## Excerpted text

○ ○ ○ ○

For the coconut paste:
Grated coconut-                                                 3/4 cup
Cumin seeds-                                                    1/2 Teaspoon
Water-                                                              as required

For Tempering

Grated coconut                                                3 Tablespoon
Coconut oil                                                      2 Teaspoons
mustard seeds                                               1/2 Teaspoon
cumin seeds/jeera                                          1/4 Teaspoon
Urdh Dal                                                        1 Tablespoon
Dry red chillies                                              2 no.
1 sprig curry leaves

Method:


  • Wash the yam and banana.
  • Take a heavy pan, ,add Yam,, Banana, red chili powder, turmeric powder, black pepper powder, salt  and water. Mix well.

  • Cook until it is done. Lightly mash it with the back of the ladle.
  • Add a coconut oil and mix it very well.
  • Grind the coconut and jeera to a fine paste by adding water, little at a time.

○ ○ ○ ○

## Goal
Write the next part of the yam and banana recipe, picking up after its final step. The data that follows comes from a separate source and has no connection to the yam and banana recipe.

## Dataset content
○ ○ ○ ○

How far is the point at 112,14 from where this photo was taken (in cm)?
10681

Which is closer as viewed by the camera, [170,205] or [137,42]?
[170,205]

○ ○ ○ ○

## Answer to this exercise
  • Add the ground coconut-cumin paste. Add more salt ,if required. Mix well and cook for 3 minutes in simmer. Switch off the gas.

  • In a small pan, heat the coconut oil and temper with cumin , mustard seeds ,Urdh dal and red chillies.

  • When the mustard seeds splutter add the grated coconut.

  • Add curry leaves, Hing powder, fry the coconut till they turn crunchy and light brown.

  • Switch off and pour this tempering over the Erissery.
  • Your delicious Kerala Special Nanda Chena and Kaya Erissery is ready !!

Note:
  • Make sure you get good quality Chena, sometimes if the water content is high in Chena, the flavor will not be there.
  • Prepare the erissery using coconut oil, if you want the authentic Kerala taste.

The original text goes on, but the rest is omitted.